HOW TO COMPLETE THIS TASK: Leaving out any pictures, transcribe every record exactly.

DATASET EXCERPTS:
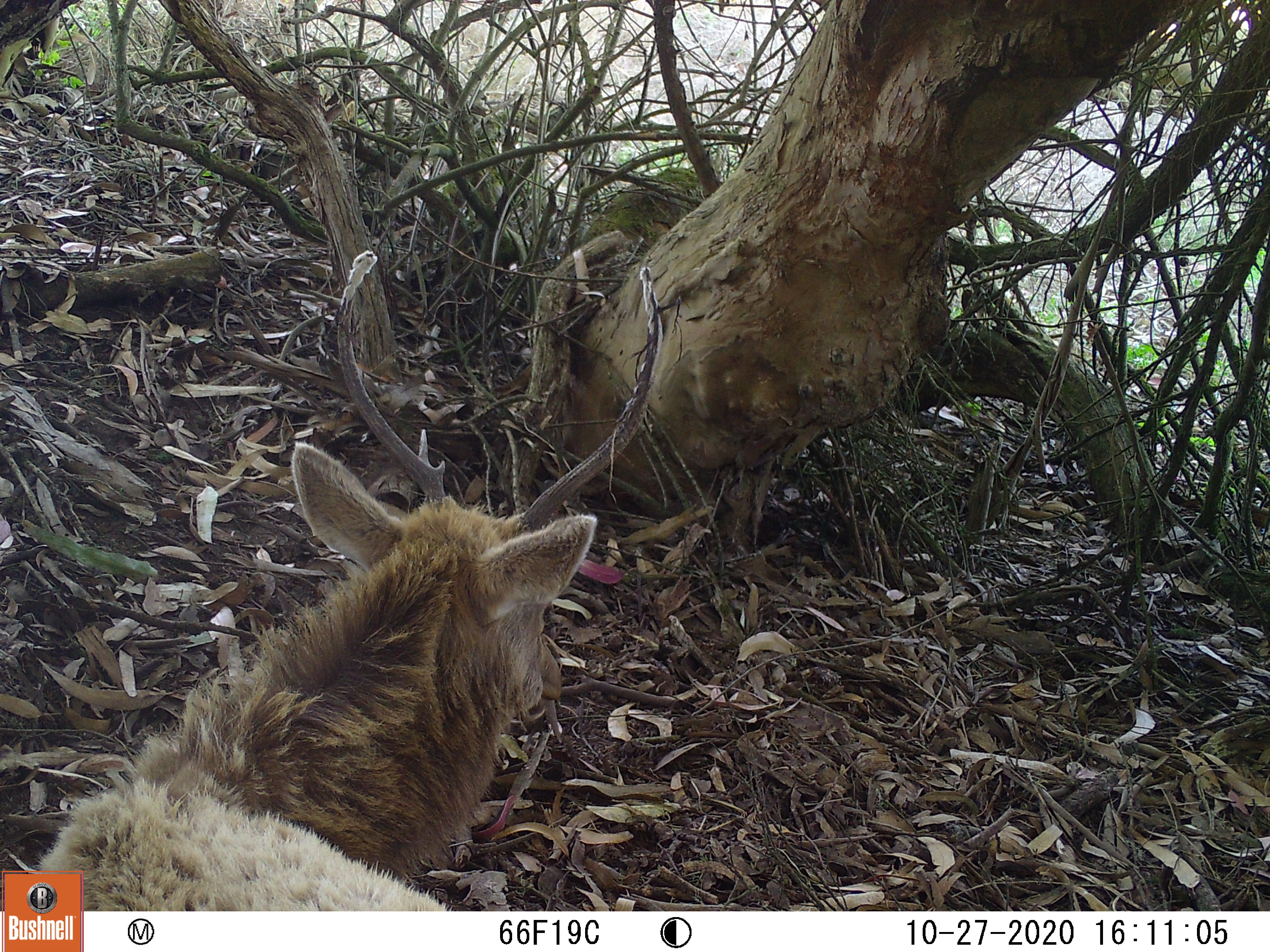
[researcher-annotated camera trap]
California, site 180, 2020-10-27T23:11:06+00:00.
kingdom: Animalia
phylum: Chordata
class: Mammalia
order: Artiodactyla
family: Cervidae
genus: Cervus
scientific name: Cervus canadensis nannodes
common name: tule elk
Tule elk (Cervus canadensis nannodes).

SOLUTION TO THE EXERCISE:
[researcher-annotated camera trap]
California, site 180, 2020-10-27T23:11:06+00:00.
kingdom: Animalia
phylum: Chordata
class: Mammalia
order: Artiodactyla
family: Cervidae
genus: Cervus
scientific name: Cervus canadensis nannodes
common name: tule elk
Tule elk (Cervus canadensis nannodes).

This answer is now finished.